MQSeries.net :: View topic - Solved: TDS Data Pattern Problem

MQSeries.net

Tech Exchange

Education

Certifications

Library

Info Center

SupportPacs

FAQÂ Â

Usergroups

RSS Feed - WebSphere MQ Support

RSS Feed - Message Broker Support

MQSeries.net Forum Index » WebSphere Message Broker (ACE) Support » Solved: TDS Data Pattern Problem

Solved: TDS Data Pattern Problem

« View previous topic :: View next topic »

Author

Message

Decky

Posted: Wed Nov 23, 2005 7:52 am Post subject: Solved: TDS Data Pattern Problem

Novice

Joined: 16 May 2005
Posts: 16
Location: London UK

Hi,

I'm trying to create a message set in WBIMB to replace a NEON format. I think I'm on the right track but can't quite get it. The data comes in from a file that has been split into separate messages for each line with return characters removed. Basically there are two types of record:

HEADER - can consist of data such as 'START-OF-FILE', 'PROGRAMNAME=getdata', 'DATEFORMAT=yyyymmdd', '# Security Description', 'ANY_FIELD_NAME', 'FIELDNAME' - to sum up it's a non-fixed length, non-delimited field

DATA RECORD (2 types) - Pipe delimited data record ie: Field1|Field2|...lastField|

I am using my main compound type with Composition set to 'Choice' and in the TDS layer section Data Element Separation is set to 'Use Data Pattern'. Underneath this I have two elements - a simple string element for the header and a data element with a repeating child delimited by '|'.

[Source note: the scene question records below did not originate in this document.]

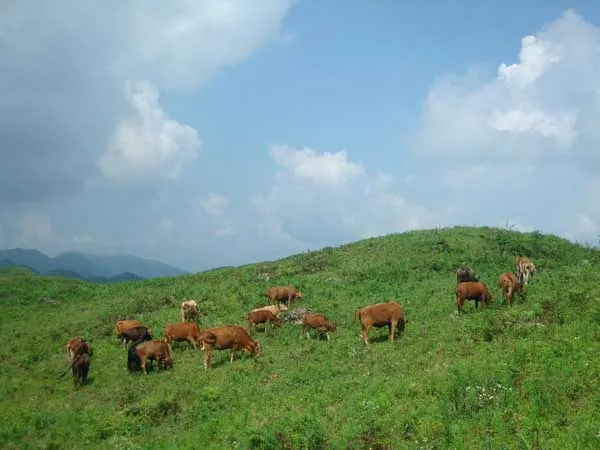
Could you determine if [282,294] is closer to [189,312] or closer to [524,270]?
[189,312]

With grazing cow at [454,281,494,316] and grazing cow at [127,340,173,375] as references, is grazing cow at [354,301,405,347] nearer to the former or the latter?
grazing cow at [454,281,494,316]

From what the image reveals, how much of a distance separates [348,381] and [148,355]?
34.0 feet

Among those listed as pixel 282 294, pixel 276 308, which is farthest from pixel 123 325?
pixel 282 294

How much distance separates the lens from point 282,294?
109ft

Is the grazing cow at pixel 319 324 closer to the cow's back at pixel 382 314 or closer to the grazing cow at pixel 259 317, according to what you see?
the grazing cow at pixel 259 317

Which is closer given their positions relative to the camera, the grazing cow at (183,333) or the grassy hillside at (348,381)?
the grassy hillside at (348,381)

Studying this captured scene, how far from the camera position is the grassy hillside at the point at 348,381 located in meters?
12.1

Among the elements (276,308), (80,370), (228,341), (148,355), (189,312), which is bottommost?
(80,370)

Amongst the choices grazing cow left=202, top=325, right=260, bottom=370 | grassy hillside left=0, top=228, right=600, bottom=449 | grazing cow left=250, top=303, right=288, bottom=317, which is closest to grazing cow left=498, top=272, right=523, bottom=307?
grassy hillside left=0, top=228, right=600, bottom=449

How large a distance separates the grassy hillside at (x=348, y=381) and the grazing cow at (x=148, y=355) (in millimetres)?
670

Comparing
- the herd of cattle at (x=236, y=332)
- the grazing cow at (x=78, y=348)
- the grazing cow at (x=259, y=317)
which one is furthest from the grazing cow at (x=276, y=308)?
the grazing cow at (x=78, y=348)

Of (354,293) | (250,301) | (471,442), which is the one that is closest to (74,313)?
(250,301)

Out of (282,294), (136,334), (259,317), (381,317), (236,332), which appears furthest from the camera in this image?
(282,294)

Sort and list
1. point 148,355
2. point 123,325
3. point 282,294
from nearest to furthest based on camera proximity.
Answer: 1. point 148,355
2. point 123,325
3. point 282,294
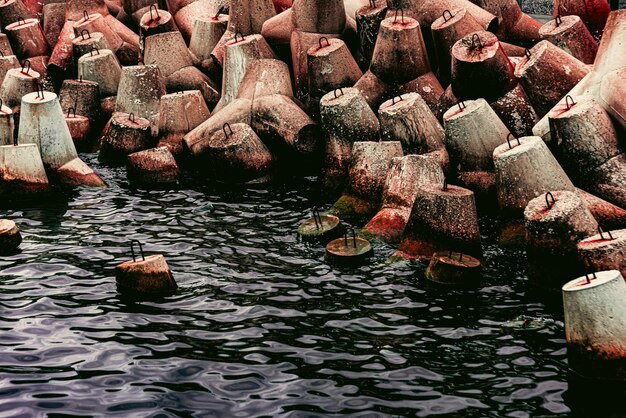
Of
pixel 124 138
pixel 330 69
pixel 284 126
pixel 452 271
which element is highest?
pixel 330 69

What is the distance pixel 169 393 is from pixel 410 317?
106 inches

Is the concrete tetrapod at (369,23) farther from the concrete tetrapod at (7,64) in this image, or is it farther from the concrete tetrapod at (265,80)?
the concrete tetrapod at (7,64)

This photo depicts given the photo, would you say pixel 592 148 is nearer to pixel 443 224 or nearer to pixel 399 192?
pixel 443 224

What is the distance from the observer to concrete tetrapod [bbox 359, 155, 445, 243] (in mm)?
11773

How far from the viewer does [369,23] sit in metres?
15.5

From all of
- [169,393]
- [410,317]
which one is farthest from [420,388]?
[169,393]

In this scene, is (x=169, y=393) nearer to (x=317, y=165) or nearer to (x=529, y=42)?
(x=317, y=165)

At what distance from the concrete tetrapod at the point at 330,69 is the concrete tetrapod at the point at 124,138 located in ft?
9.14

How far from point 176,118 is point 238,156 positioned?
1.77 meters

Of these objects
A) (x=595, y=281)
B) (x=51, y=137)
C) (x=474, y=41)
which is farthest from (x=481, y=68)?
(x=51, y=137)

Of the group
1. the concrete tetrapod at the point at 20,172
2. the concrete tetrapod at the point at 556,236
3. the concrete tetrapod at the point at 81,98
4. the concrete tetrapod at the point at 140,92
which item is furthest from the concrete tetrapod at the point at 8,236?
the concrete tetrapod at the point at 556,236

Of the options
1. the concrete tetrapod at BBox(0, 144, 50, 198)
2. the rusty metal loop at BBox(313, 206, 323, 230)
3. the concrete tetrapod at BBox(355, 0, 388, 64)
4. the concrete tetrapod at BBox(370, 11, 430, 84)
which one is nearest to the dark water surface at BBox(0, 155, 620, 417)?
the rusty metal loop at BBox(313, 206, 323, 230)

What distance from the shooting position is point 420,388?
847 cm

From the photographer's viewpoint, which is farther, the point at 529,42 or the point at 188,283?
the point at 529,42
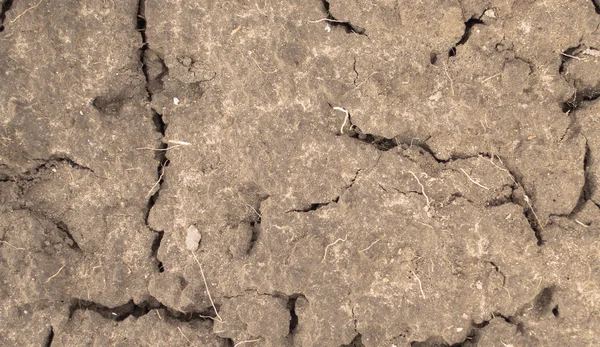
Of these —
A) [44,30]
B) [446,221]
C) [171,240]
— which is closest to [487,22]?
[446,221]

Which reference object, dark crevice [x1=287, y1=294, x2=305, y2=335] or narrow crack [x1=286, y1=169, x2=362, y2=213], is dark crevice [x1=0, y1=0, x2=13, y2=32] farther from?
dark crevice [x1=287, y1=294, x2=305, y2=335]

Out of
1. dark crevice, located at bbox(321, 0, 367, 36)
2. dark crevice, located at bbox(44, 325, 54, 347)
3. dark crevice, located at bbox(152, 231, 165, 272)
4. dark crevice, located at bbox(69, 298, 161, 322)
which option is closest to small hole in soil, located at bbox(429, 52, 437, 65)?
dark crevice, located at bbox(321, 0, 367, 36)

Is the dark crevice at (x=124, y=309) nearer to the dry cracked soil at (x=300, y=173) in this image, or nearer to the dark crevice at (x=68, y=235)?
the dry cracked soil at (x=300, y=173)

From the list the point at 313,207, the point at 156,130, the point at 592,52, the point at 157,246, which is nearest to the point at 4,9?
the point at 156,130

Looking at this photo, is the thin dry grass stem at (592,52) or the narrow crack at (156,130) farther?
the narrow crack at (156,130)

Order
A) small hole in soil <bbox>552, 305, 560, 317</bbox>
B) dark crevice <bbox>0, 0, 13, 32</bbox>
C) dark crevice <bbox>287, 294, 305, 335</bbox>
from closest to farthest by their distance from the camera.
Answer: small hole in soil <bbox>552, 305, 560, 317</bbox> → dark crevice <bbox>287, 294, 305, 335</bbox> → dark crevice <bbox>0, 0, 13, 32</bbox>

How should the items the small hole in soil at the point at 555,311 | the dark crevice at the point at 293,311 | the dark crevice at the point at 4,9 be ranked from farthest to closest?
1. the dark crevice at the point at 4,9
2. the dark crevice at the point at 293,311
3. the small hole in soil at the point at 555,311

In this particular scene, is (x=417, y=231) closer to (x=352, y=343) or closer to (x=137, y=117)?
(x=352, y=343)

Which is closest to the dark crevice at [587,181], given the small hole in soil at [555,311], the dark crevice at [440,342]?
the small hole in soil at [555,311]

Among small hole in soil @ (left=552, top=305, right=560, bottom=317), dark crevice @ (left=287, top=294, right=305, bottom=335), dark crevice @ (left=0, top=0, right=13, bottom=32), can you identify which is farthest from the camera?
dark crevice @ (left=0, top=0, right=13, bottom=32)
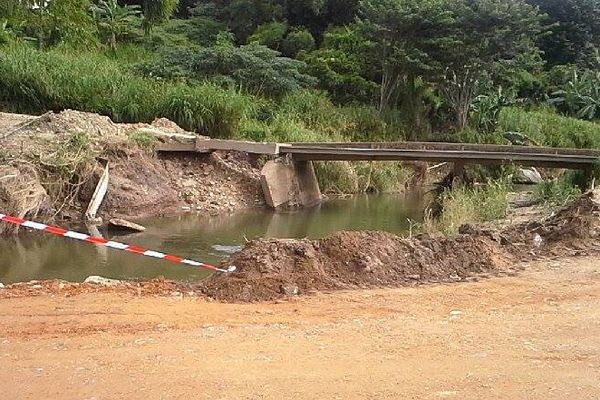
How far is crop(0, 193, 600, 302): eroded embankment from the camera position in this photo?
22.3 feet

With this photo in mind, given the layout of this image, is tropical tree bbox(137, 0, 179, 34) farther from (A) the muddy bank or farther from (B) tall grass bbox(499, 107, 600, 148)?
(B) tall grass bbox(499, 107, 600, 148)

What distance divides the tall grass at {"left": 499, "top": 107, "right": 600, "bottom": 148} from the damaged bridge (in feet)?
38.9

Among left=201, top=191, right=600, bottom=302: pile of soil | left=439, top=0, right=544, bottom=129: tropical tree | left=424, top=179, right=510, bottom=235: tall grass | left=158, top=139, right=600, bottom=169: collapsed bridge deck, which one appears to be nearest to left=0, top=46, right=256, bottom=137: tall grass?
left=158, top=139, right=600, bottom=169: collapsed bridge deck

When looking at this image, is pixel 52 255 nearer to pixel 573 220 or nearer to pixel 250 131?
pixel 573 220

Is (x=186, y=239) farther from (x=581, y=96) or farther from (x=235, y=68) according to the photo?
(x=581, y=96)

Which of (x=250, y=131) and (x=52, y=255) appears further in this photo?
(x=250, y=131)

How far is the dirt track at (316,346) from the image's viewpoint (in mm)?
4250

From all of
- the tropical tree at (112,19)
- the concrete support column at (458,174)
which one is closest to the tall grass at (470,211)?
the concrete support column at (458,174)

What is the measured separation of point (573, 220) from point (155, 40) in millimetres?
25700

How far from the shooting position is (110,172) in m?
15.8

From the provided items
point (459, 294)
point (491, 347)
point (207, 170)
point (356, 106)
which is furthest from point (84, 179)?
point (356, 106)

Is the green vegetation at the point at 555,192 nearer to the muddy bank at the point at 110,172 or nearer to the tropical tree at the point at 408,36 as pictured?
the muddy bank at the point at 110,172

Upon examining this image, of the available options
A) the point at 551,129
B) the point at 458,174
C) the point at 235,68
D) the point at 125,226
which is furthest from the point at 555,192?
the point at 551,129

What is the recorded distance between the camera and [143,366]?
4.59m
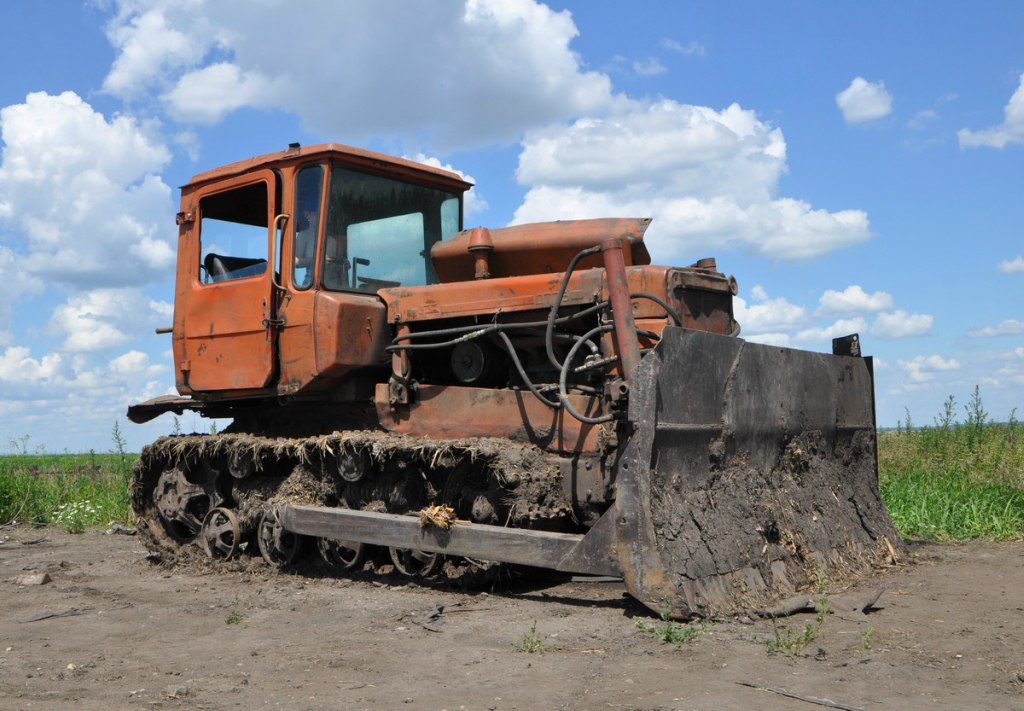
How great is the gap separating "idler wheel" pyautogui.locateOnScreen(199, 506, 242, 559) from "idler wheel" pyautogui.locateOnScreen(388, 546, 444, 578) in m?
1.61

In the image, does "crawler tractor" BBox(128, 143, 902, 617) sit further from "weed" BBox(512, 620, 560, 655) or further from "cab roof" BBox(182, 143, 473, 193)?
"weed" BBox(512, 620, 560, 655)

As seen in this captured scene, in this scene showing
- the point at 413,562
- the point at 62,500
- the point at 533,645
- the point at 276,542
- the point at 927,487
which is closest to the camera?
the point at 533,645

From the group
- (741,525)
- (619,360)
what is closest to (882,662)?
(741,525)

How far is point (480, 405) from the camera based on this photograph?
6973 millimetres

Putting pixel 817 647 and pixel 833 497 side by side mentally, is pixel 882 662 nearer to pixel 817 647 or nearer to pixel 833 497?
pixel 817 647

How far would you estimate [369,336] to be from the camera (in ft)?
24.9

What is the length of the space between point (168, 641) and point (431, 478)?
6.76ft

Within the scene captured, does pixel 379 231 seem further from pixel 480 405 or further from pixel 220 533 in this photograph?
pixel 220 533

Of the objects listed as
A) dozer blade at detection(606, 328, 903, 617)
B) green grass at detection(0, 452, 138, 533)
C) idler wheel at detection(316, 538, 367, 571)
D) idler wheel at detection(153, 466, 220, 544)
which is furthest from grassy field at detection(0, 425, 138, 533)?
dozer blade at detection(606, 328, 903, 617)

I have made this work by using several different elements for each type of header each with a different data pattern. ie: 'START_OF.*', '.*=.*', '#.*'. But when I try to generalise these into one element and regex it all starts going wrong. When I make changes one time the data records will parse and then on another the header records or else the data records appear in the header element. I can't get the two to live in harmony. The main difference between the header and data records is that data records all contain the word 'Equity' and have pipes '|' as delimiters - a closing pipe also appears in the record.

At the moment I have ([A-Za-z_ -#=]+[^\|]$) as my data pattern for the header and (.*Equity.*) for the records - I have also tried '.*\|$' and various other combinations. I'm guessing that as the parser has to choose between the elements it tries to match them in the order they appear? And then if they don't match will just try and parse with the last choice regardless? Correct me if I'm wrong, I'm not 100% sure how it works. Hopefully one of you can spot something as regexs aren't my strength

Cheers

Last edited by Decky on Wed Nov 23, 2005 9:04 am; edited 1 time in total

jefflowrey

Posted: Wed Nov 23, 2005 7:54 am Post subject:

Grand Poobah

Joined: 16 Oct 2002
Posts: 19981

Is your header only going to contain one piece of data ("START-OF-FILE","PROGRAMNAME=getdata", etc)? Or more than one?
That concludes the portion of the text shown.